My main aim has been to contribute to the development of cross-country skiing as a sport. In parallel, I have also exploited cross-country skiing as a unique experimental model that allows insights about exercise physiology and locomotion/kinesiology. Cross-country skiing uniquely has numerous techniques and sub-techniques (classic vs. skating, diagonal stride vs. double poling etc.) that differentially involve the upper and lower-body, and all at or above the extremes of our aerobic capacities. Our scientific work involves extensive international collaboration and I am proud that the Swedish Winter Sports Research Centre has become a hub, not only for researchers interested in winter and snow sports, but also for physiologists who study basic mechanisms using cross-country skiing as a model system.

Do you think your work can make a difference?

Absolutely. Our work has made significant contributions to developing the sport and had an impact on general practice/training, as well as helping to improve performance. Cross-country skiing is a popular recreational sport in many parts of the world and some of our research has also raised public awareness of the many positive training adaptations and health effects of this type of exercise. Scientifically, our studies have hopefully also contributed to enhancing the general understanding of exercise physiology. Additionally, our approach of combining physiological and biomechanical measurements has inspired other sport scientists to perform integrated multidisciplinary studies.

What does a typical day involve?

I almost always begin my day with some exercise, which varies with the seasons. For example, this morning I cross-country skied for 90 minutes on trails that lead from my home. In the summer, I enjoy running on the special soil called muskeg that we have in Sweden.

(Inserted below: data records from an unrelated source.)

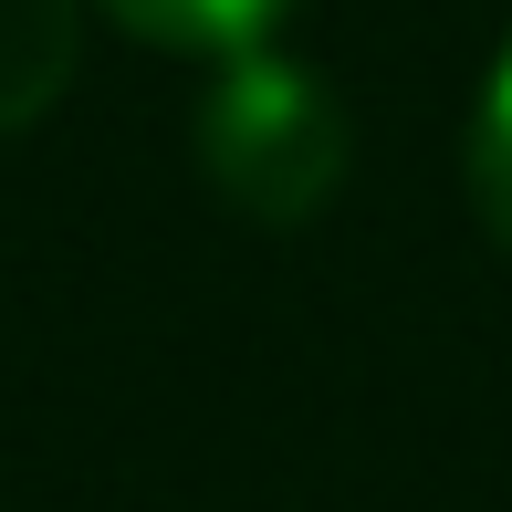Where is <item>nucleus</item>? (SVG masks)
I'll return each instance as SVG.
<instances>
[{
	"label": "nucleus",
	"instance_id": "f257e3e1",
	"mask_svg": "<svg viewBox=\"0 0 512 512\" xmlns=\"http://www.w3.org/2000/svg\"><path fill=\"white\" fill-rule=\"evenodd\" d=\"M345 157H356V126H345V95L293 53H230L199 95V168L209 189L251 220L293 230L314 220L324 199L345 189Z\"/></svg>",
	"mask_w": 512,
	"mask_h": 512
},
{
	"label": "nucleus",
	"instance_id": "f03ea898",
	"mask_svg": "<svg viewBox=\"0 0 512 512\" xmlns=\"http://www.w3.org/2000/svg\"><path fill=\"white\" fill-rule=\"evenodd\" d=\"M74 11L84 0H0V136L74 84Z\"/></svg>",
	"mask_w": 512,
	"mask_h": 512
},
{
	"label": "nucleus",
	"instance_id": "7ed1b4c3",
	"mask_svg": "<svg viewBox=\"0 0 512 512\" xmlns=\"http://www.w3.org/2000/svg\"><path fill=\"white\" fill-rule=\"evenodd\" d=\"M95 11L126 21L136 42H157V53H209V63H230V53H262V42L283 32L293 0H95Z\"/></svg>",
	"mask_w": 512,
	"mask_h": 512
},
{
	"label": "nucleus",
	"instance_id": "20e7f679",
	"mask_svg": "<svg viewBox=\"0 0 512 512\" xmlns=\"http://www.w3.org/2000/svg\"><path fill=\"white\" fill-rule=\"evenodd\" d=\"M471 209L512 251V42L492 53V84H481V105H471Z\"/></svg>",
	"mask_w": 512,
	"mask_h": 512
}]
</instances>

My work involves many different things. As a researcher, I write scientific articles, meet with other researchers and students, supervise Ph.D. and postdoctoral students, organize projects, analyse data, apply for grants, visit collaborating international research groups and make presentations at conferences.

As a Director for R&D at the Swedish Olympic Committee, I meet with coaches and athletes, initiate and lead projects, identify trends and topics of interest for coaches/athletes that could possibly impact performance; supervise support staff and participate in training camps and events/competitions. I am also involved in planning for upcoming Olympics (Rio 2016 and PyeongChang 2018) and meetings with the Olympic organizations from other nations around the world.

What do you enjoy most in your job?

I enjoy trying to find solutions and transferring knowledge to athletes, coaches and the research community. As an entrepreneur, I love developing environments and coaching people, initiating and finalizing a range of projects and having an impact on sport performance. My job allows a high level of flexibility and the great variety of tasks gives me energy. I am never bored, there are so many challenges.

What do enjoy the least?

Meaningless meetings.

Tell us something about you that might surprise us…

Well, I like going out in the mountains around where I live in Åre to blow my birch trumpet (näverlur) and I’m very interested in wine, especially from the European regions around the 45th parallel north. 

What advice would you give to students/early career researchers?

Don’t think too much about your goals. Instead, enjoy your work and the results will come.

See challenges as something positive and make the most of them.